What are mental disorders?
The characterization of good mental health in children is being able to develop emotional millstones as well as learning healthy communication and social skills as well as speaking abilities and their learning capabilities. Mental disorders are when these skills are a struggle for young children to grasp and are often a sign of mental distress in children. The majority of the time, symptoms can be identified as early as 5 years old! But symptoms may also appear in the early teens.
Where do they come from?
Research has suggested that the national lockdown, due to the COVID-19 pandemic, has prevented thousands of children across the UK from attending school and resorting to online teaching techniques. This has resulted in children with Increased sentiments of anxiety, loss of motivation and panic attacks. A survey conducted with 2,438 young people said that the main issues they were facing in daily life was the isolation and loneliness, proving that socializing is more important than ever in the recovery process for children. According to CDC the main disorders to have been diagnosed in children are, anxiety, depression, Tourette’s syndrome, post-traumatic stress disorder and obsessive-compulsive disorder as results of many different environmental, biological, and psychological reasons.
Environmental – These are factors the make up the physical, social and attitudinal environment in which children conduct their everyday lives. These can include:
• Death or divorce
• Dysfunctional family life
• Social expectations
• Substance abuse by the child’s parents.

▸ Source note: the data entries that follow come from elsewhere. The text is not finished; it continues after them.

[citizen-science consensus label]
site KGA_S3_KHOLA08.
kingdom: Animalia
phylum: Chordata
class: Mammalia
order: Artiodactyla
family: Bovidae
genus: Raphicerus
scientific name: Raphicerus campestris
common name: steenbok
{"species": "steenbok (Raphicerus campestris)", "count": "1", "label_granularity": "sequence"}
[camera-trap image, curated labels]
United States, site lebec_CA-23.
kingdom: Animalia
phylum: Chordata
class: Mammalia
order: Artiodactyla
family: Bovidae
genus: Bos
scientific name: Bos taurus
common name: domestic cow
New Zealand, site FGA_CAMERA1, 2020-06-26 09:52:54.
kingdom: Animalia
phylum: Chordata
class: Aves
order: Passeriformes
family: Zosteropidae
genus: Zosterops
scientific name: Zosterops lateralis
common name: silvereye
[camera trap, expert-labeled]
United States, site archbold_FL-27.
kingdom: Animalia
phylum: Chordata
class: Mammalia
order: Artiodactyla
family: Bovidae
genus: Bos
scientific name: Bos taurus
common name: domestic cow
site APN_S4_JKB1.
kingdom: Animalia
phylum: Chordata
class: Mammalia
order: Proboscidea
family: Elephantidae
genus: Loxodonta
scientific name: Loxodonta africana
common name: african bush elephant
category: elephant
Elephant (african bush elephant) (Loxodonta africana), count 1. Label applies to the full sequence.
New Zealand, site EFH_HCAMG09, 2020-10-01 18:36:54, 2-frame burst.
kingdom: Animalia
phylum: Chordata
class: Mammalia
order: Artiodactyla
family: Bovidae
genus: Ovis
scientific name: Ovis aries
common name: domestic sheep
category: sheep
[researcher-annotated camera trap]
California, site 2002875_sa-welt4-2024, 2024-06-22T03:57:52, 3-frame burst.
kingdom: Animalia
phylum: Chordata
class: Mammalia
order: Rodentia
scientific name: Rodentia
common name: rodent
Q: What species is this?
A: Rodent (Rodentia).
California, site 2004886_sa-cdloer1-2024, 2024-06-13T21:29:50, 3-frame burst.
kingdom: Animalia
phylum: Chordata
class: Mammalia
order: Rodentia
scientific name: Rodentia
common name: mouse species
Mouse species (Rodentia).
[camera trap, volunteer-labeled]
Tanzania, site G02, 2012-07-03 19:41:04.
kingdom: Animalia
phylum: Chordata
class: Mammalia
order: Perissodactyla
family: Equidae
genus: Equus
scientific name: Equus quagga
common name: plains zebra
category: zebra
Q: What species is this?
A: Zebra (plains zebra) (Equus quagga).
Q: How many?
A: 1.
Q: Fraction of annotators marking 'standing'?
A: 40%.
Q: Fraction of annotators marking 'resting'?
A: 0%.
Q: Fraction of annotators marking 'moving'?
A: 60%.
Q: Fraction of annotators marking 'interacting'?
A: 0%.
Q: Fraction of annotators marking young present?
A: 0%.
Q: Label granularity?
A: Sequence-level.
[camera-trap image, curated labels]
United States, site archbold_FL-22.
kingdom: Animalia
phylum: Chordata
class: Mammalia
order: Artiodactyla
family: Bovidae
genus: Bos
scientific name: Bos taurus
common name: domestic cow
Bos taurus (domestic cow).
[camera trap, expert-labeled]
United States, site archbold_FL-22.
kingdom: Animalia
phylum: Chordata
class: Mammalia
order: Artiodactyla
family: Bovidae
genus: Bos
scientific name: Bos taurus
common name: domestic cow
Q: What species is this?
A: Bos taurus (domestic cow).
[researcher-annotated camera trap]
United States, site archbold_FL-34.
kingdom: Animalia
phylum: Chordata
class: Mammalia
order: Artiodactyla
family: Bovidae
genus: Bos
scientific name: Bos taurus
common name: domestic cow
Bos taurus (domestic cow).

Biological- Factors are those inherited from family members which involve irregular or non-functioning nerve cell circuit pathways to the brain, therefore creating some sort of mental block in the emotional awareness process. These can include:
• Brain injury
• Parental damage
Psychological- These consist of issues that affect the emotional state of a person impeding their ability to communicate effectively. These can include:
• Psychological trauma
• Childhood neglect
• Poor ability to connect to others.
What can you do to help a child?
The real topic in question is what different people can do for children suffering with mental health issues:
Parents/ family members/carers – Parents are statistically more likely to know what their child is going through, if you have doubt about your child’s mental stability, their behaviour and communication skills at home or in school. Staying connected, honesty and being active is the right way to go when caring for a child with a mental health disorder. Ensure that your child knows that having moments of vulnerability is ok and remind them that they are in a safe space to speak freely about their emotions.
Youth groups – Youth clubs are an excellent way of getting young people to develop resilience to problems, improving their social skills, making new friends, experiencing new things. Youth services provide a safe environment for children to be themselves giving them more opportunities to open up emotionally.
Teachers – As education is a part of everyday life for children, teachers should be among the first to notice any problems with a child’s learning and or mental capabilities, as they are constantly in that learning environment where mental health issues are identified by the symptoms shown above, and therefore should be pro-active in arranging appropriate health care as well as meetings with the parents to discuss the best way forward for the child.
What’s being done?
Countless charities across the UK are working together to create awareness for rising mental health disorders in young people as well as ensuring the correct diagnosis and providing the care they need.
Supporting charities that help children with mental health concerns can greatly increase the work they do, helping more and more children find the help they need and ultimately becoming healthier and happier children.